◆ Exercise set
[1] For each statement below, state yes or no to whether it agrees with the passage on Samsung's AI-Driven Factories, and quote the words of the passage that decide it.
(a) Samsung intends to convert its global manufacturing operations into AI-Driven Factories by 2030.
(b) Samsung is applying the strategy first in plants run by outside customers.
(c) The companion robots are meant to support workers on the factory floor.
[2] Write out the part of the passage on Samsung's AI-Driven Factories between "Samsung said on" and "and smart-factory business.", inclusive, without changing any wording.

◆ Excerpt
Segment Open
Samsung said on February 28, 2026 that it plans to transition its global manufacturing operations into AI-Driven Factories by 2030. The announcement stands out because it treats AI as an operating layer for industrial production, not just as a feature inside consumer devices. Samsung is describing a long-term manufacturing transformation that combines simulation, automation, and on-site assistance across its own plants and smart-factory business.

According to the company, the roadmap centers on digital twin simulations, AI agents, and in-factory companion robots. That mix matters because each element addresses a different industrial problem. Digital twins can model site-specific bottlenecks before changes are made in a real plant. AI agents can help coordinate planning and operational decisions across complex production lines. Companion robots can support workers on the factory floor where repetitive physical tasks, inspection steps, and material handoffs still create delays or quality risks.

Samsung also linked the initiative to reinforcement learning and factory optimization work that can adapt to conditions at individual sites. That suggests the company is aiming for plants that do more than execute fixed automation recipes. The goal is a production system that can learn from throughput, defect, and maintenance data and then feed those lessons back into scheduling and process control. For a manufacturer with a global footprint, even small gains in yield or downtime can translate into meaningful financial impact.

Another important detail is that Samsung is grounding the strategy in its own manufacturing operations first. That makes the roadmap more credible than a purely conceptual platform pitch. If the company can deploy these systems inside its semiconductor, device, and electronics production environment, it creates a practical test bed for technologies that could later be sold through its smart-factory business. In effect, Samsung is using its internal operations as both customer and proving ground.

The bigger significance is that industrial AI is moving closer to mainstream capital planning. Samsung's 2030 timeline signals that large manufacturers increasingly view digital twins, AI agents, and robots as core competitiveness tools rather than side experiments. For the broader IT and AI market, that means more demand for factory data platforms, edge compute, machine-vision systems, and software that can safely connect models to physical operations.
Segment Closed
◆ Supplied data
Segment Open
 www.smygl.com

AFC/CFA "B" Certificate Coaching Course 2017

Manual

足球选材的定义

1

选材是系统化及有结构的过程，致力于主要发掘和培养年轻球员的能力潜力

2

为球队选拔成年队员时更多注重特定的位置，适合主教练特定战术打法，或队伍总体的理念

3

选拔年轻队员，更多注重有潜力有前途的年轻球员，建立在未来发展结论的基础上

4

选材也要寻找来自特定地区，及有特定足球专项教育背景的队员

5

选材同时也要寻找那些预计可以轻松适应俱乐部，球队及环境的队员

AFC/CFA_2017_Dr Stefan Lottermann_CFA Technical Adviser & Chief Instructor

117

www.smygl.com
Segment Closed
Segment Open
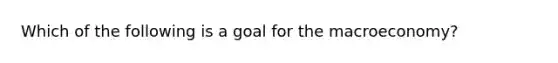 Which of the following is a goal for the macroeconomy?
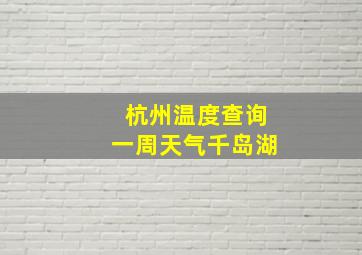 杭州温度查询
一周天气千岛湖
Segment Closed
Segment Open
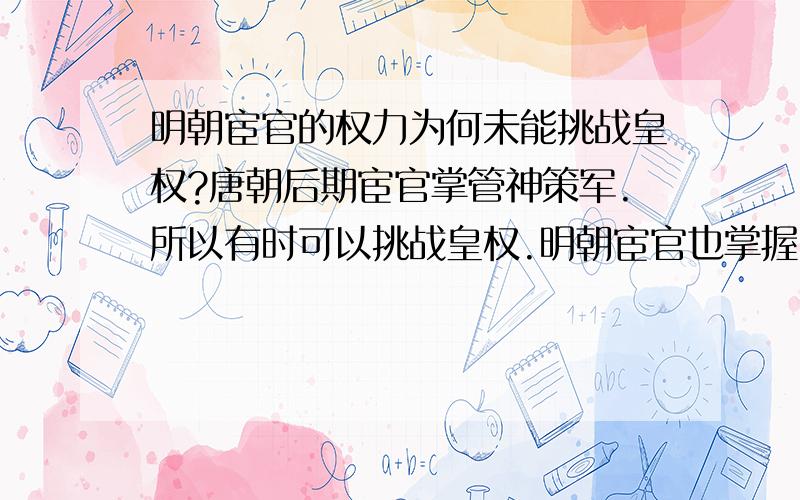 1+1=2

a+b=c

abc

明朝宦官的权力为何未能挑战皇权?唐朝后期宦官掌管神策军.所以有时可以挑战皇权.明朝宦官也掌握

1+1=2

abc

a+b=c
Segment Closed
◆ Task answers
[1]
(a) Yes: "plans to transition its global manufacturing operations into AI-Driven Factories by 2030"
(b) No: "Samsung is grounding the strategy in its own manufacturing operations first"
(c) Yes: "Companion robots can support workers on the factory floor"

[2]
Samsung said on February 28, 2026 that it plans to transition its global manufacturing operations into AI-Driven Factories by 2030. The announcement stands out because it treats AI as an operating layer for industrial production, not just as a feature inside consumer devices. Samsung is describing a long-term manufacturing transformation that combines simulation, automation, and on-site assistance across its own plants and smart-factory business.